* [TASK BRIEF]:
The answer should hold only the lines from the one containing "43 gr 13 Beads" through the one containing "Theatrical release poster" in the entries below, copied exactly, without pictures.

* [ENTRIES SHOWN]:

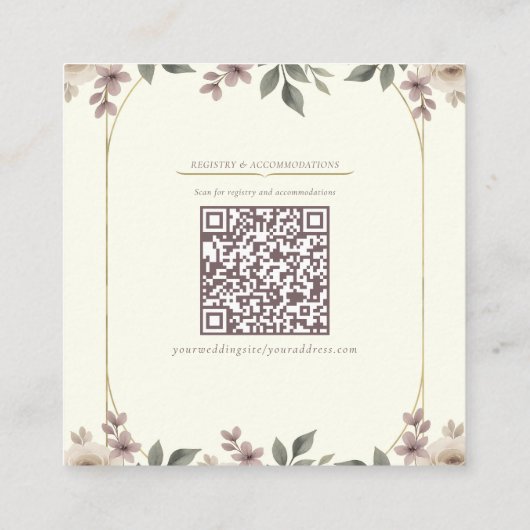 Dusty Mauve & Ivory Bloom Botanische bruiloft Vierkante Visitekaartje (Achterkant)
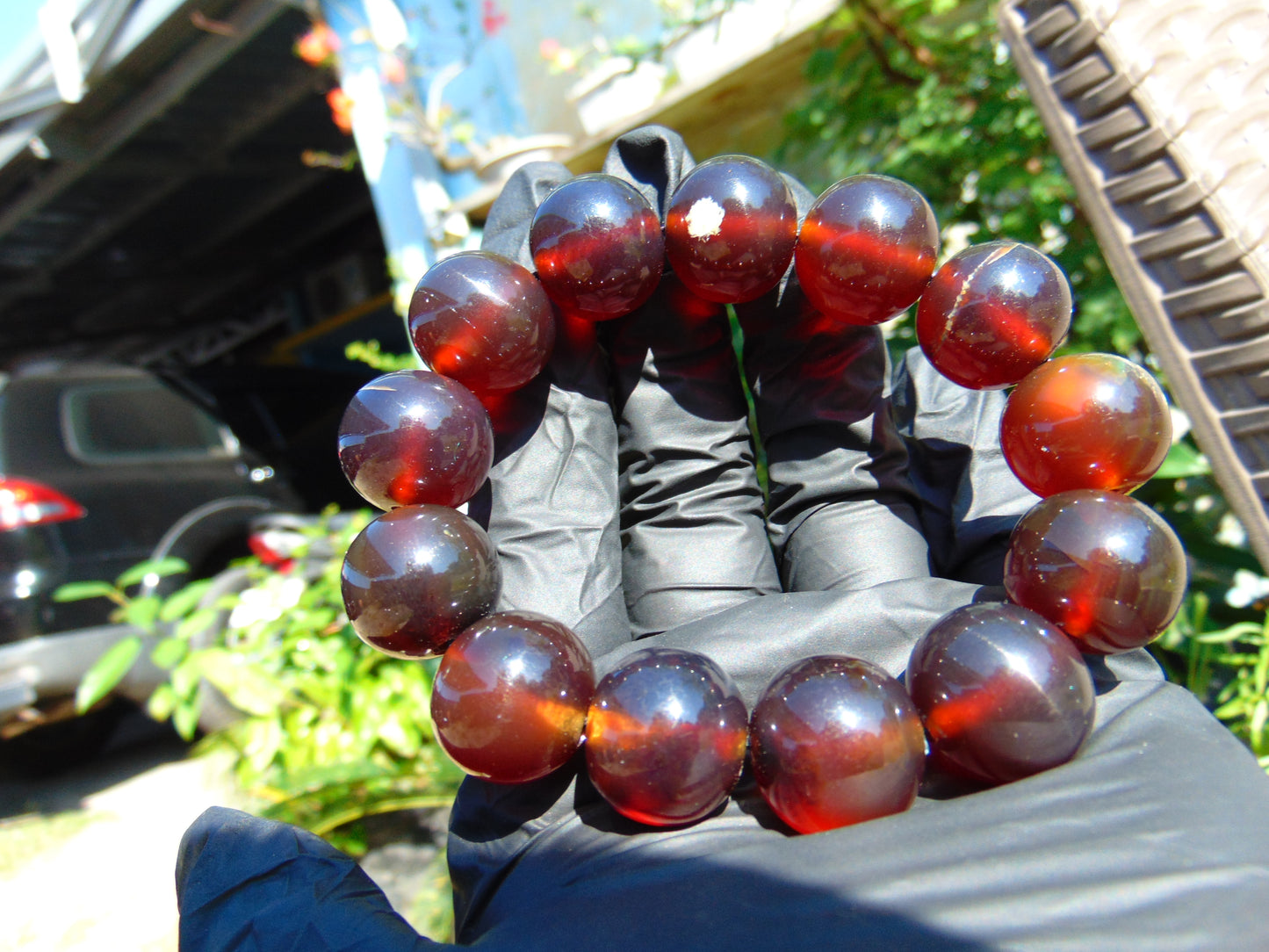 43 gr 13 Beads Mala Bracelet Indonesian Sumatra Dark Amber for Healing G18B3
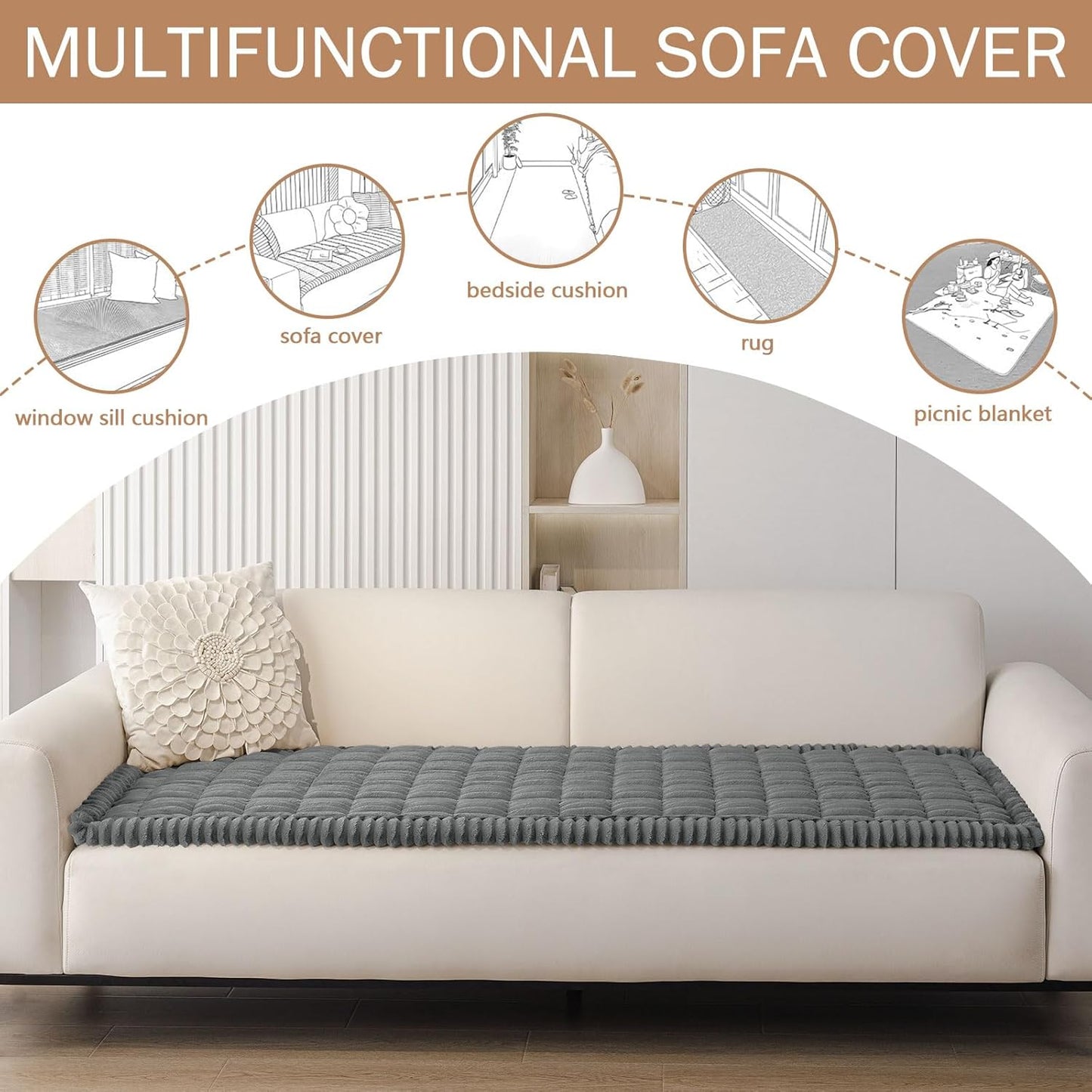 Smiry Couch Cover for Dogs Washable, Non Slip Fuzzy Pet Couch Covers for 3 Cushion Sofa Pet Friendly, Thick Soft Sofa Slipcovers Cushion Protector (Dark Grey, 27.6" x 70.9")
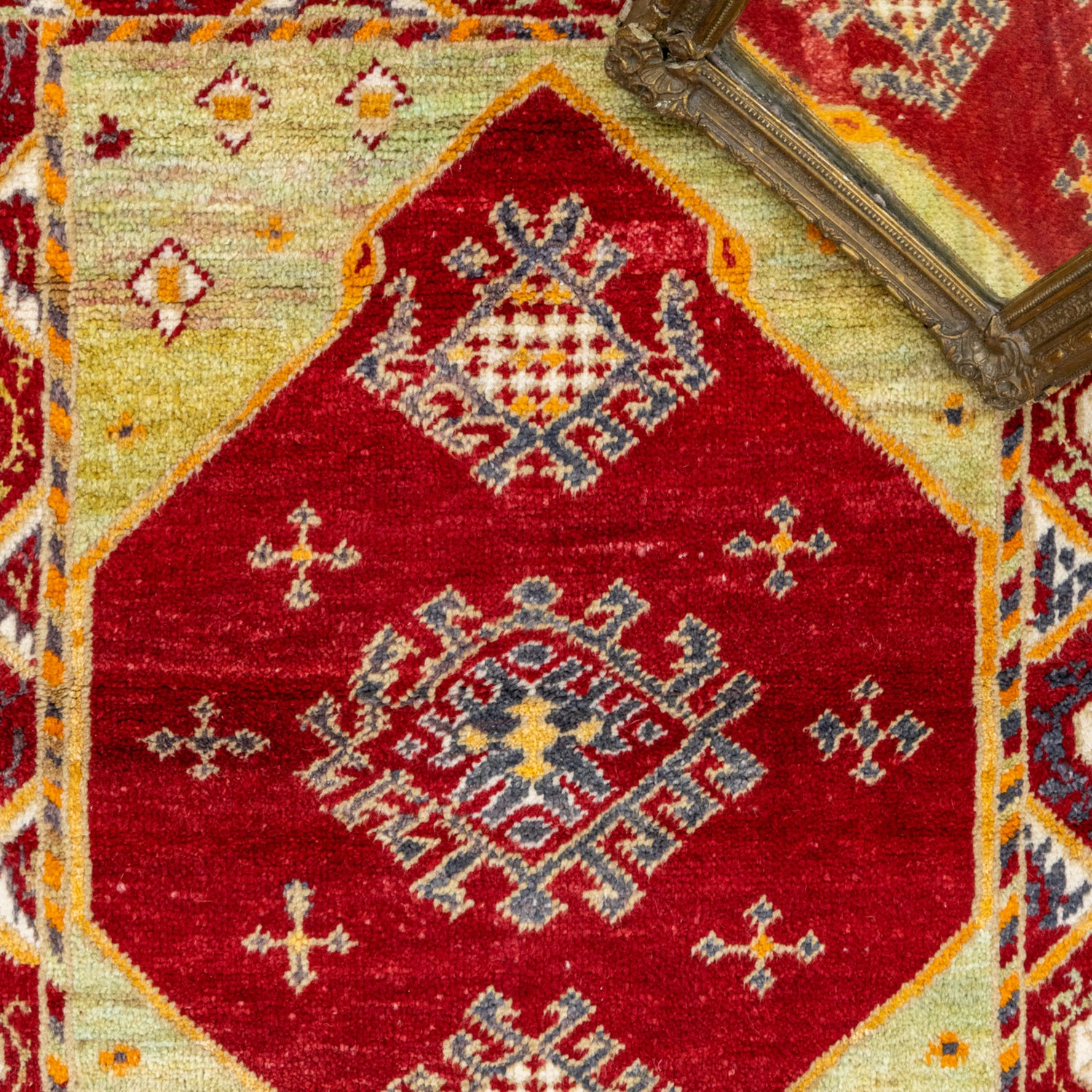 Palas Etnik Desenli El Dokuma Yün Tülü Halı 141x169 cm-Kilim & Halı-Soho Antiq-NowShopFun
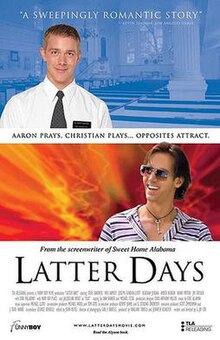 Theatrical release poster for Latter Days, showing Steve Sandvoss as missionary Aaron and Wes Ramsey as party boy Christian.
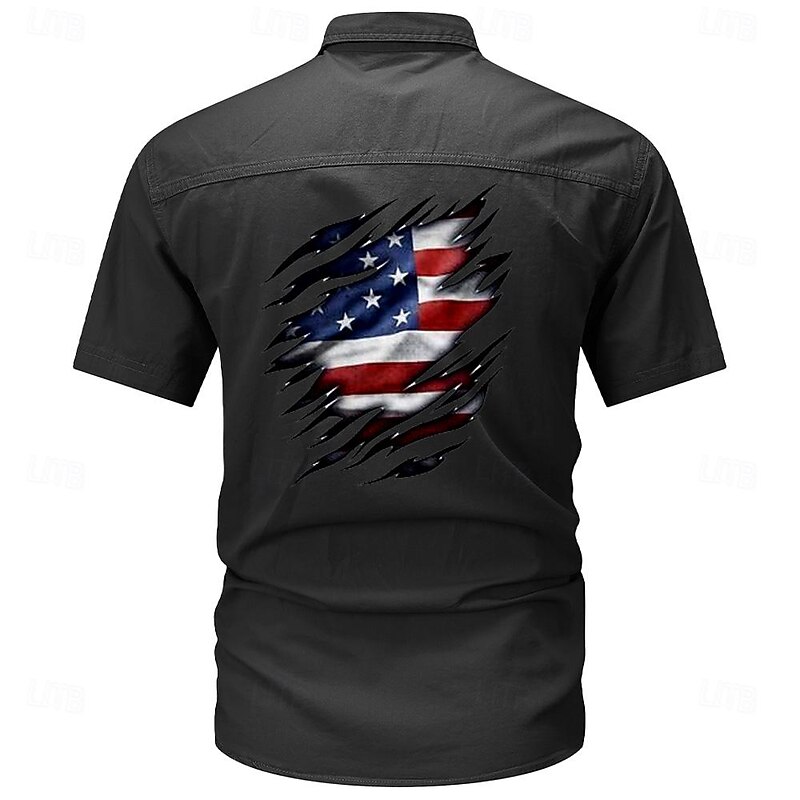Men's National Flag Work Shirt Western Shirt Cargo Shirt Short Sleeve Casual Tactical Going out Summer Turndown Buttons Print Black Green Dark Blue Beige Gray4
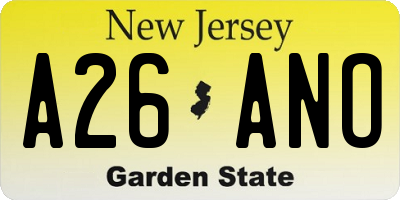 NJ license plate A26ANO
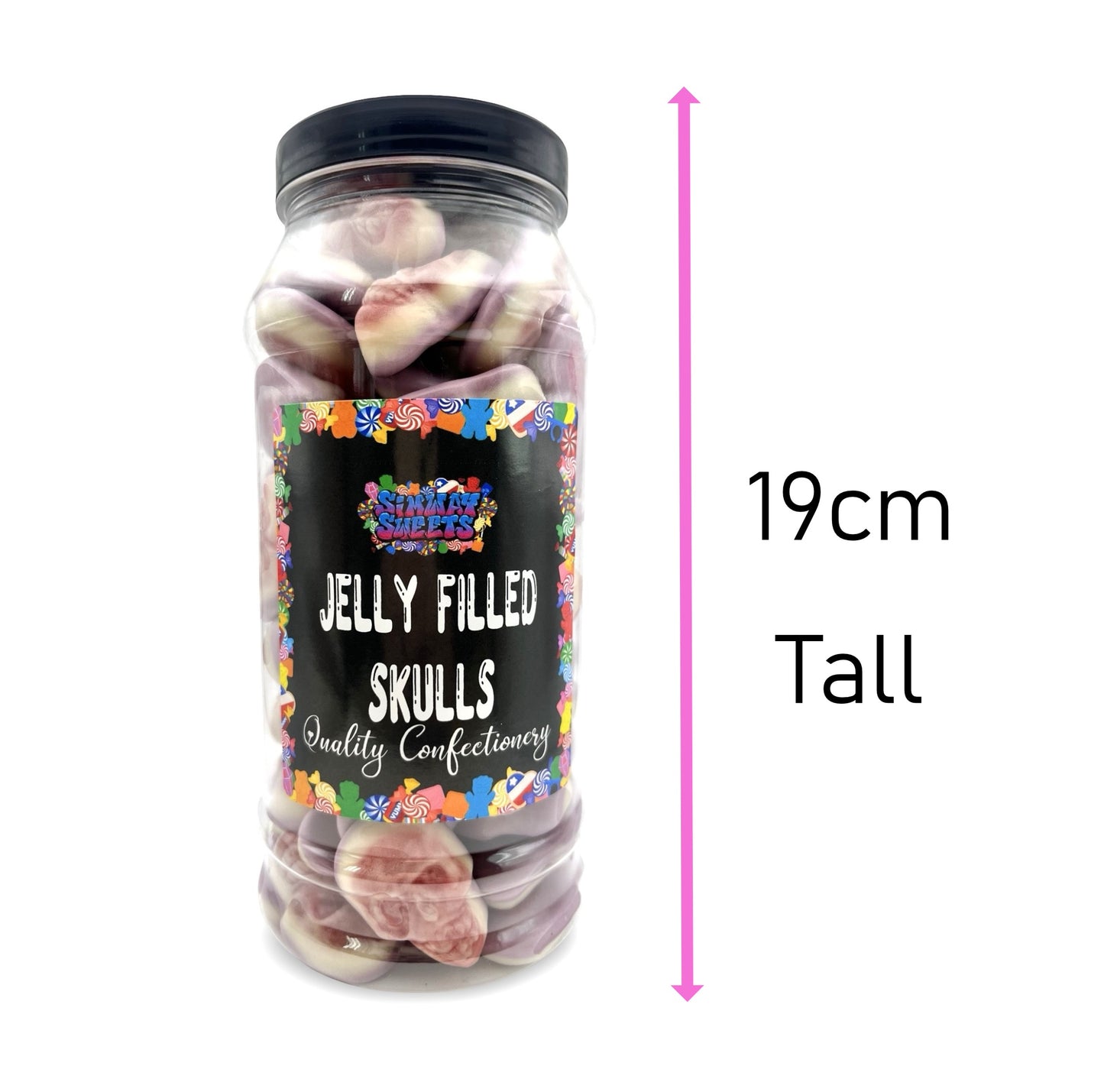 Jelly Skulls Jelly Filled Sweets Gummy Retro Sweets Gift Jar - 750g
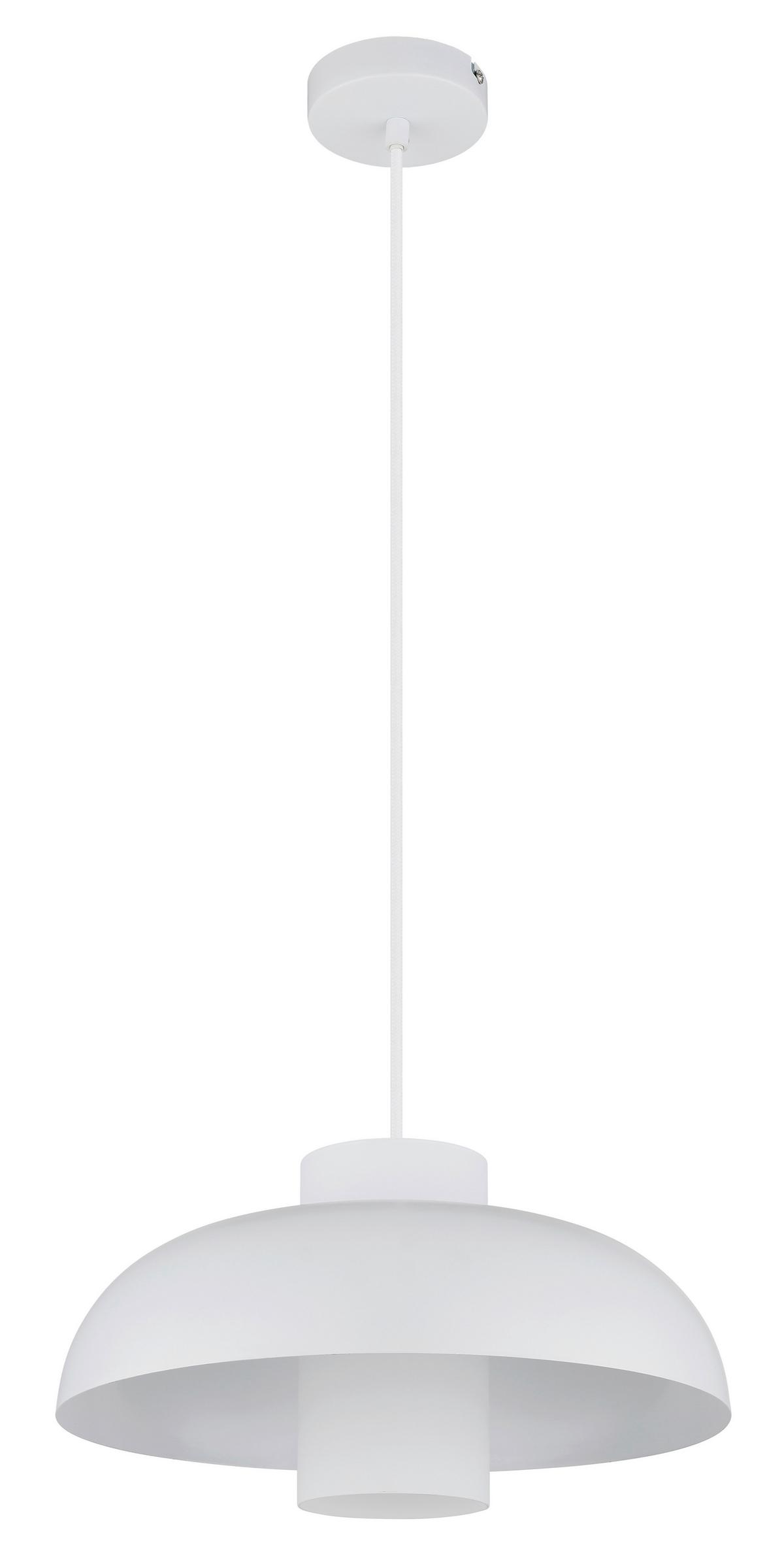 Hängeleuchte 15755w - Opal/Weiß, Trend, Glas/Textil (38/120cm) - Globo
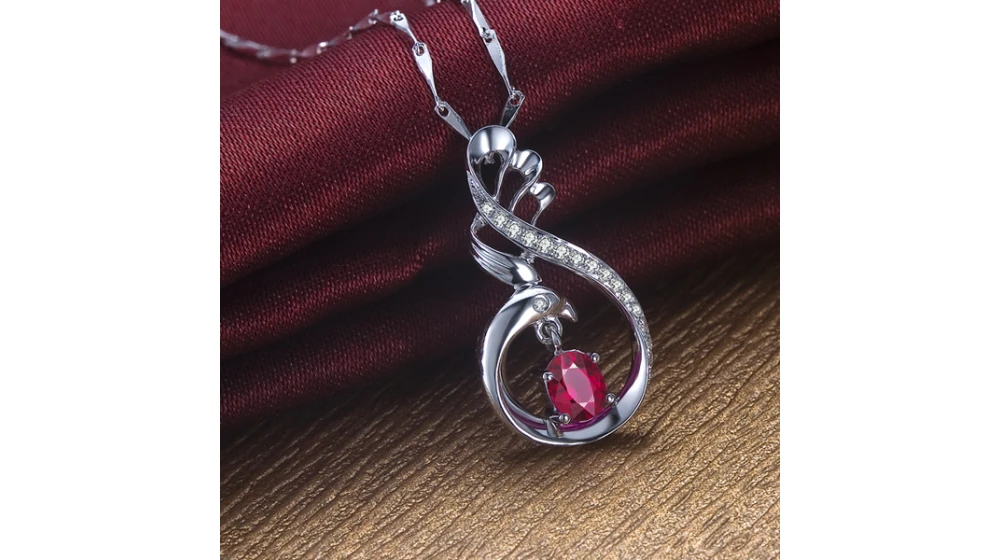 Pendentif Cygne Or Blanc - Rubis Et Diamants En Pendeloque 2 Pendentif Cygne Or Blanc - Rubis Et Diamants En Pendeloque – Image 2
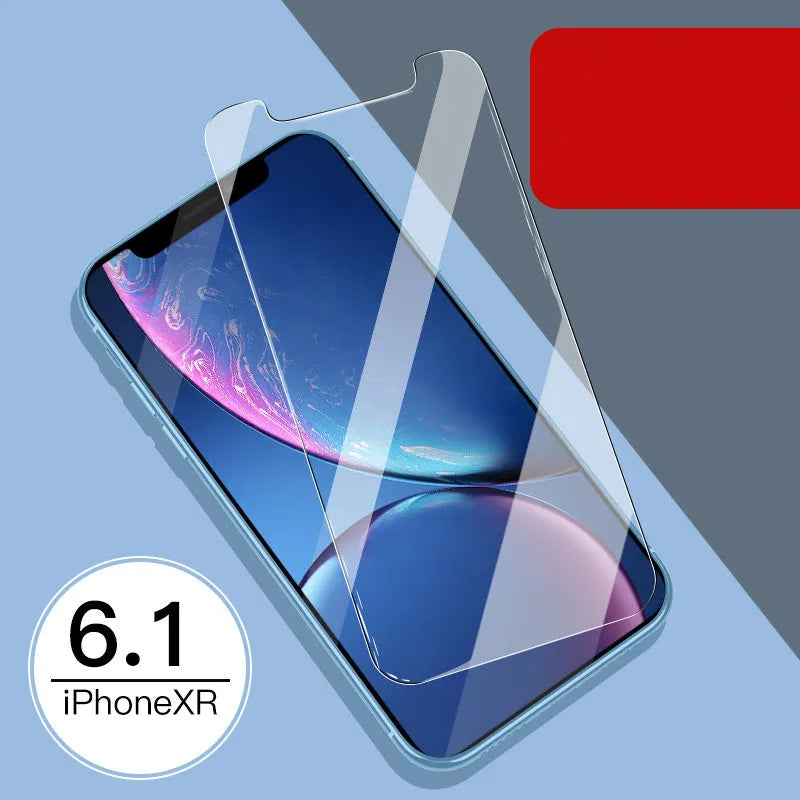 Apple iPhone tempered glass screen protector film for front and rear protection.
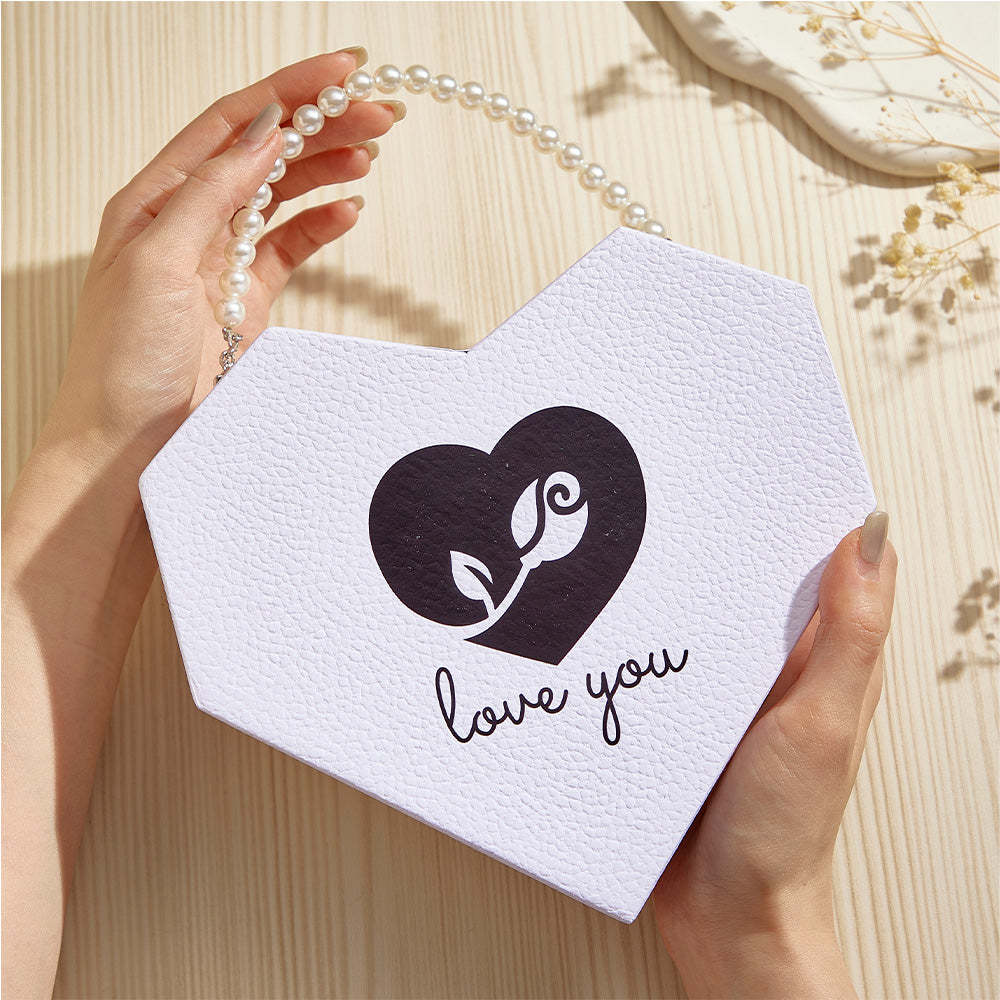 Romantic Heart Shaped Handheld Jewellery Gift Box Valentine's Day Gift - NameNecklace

* [FINAL ANSWER]:
 43 gr 13 Beads Mala Bracelet Indonesian Sumatra Dark Amber for Healing G18B3
 Smiry Couch Cover for Dogs Washable, Non Slip Fuzzy Pet Couch Covers for 3 Cushion Sofa Pet Friendly, Thick Soft Sofa Slipcovers Cushion Protector (Dark Grey, 27.6" x 70.9")
 Palas Etnik Desenli El Dokuma Yün Tülü Halı 141x169 cm-Kilim & Halı-Soho Antiq-NowShopFun
 Theatrical release poster for Latter Days, showing Steve Sandvoss as missionary Aaron and Wes Ramsey as party boy Christian.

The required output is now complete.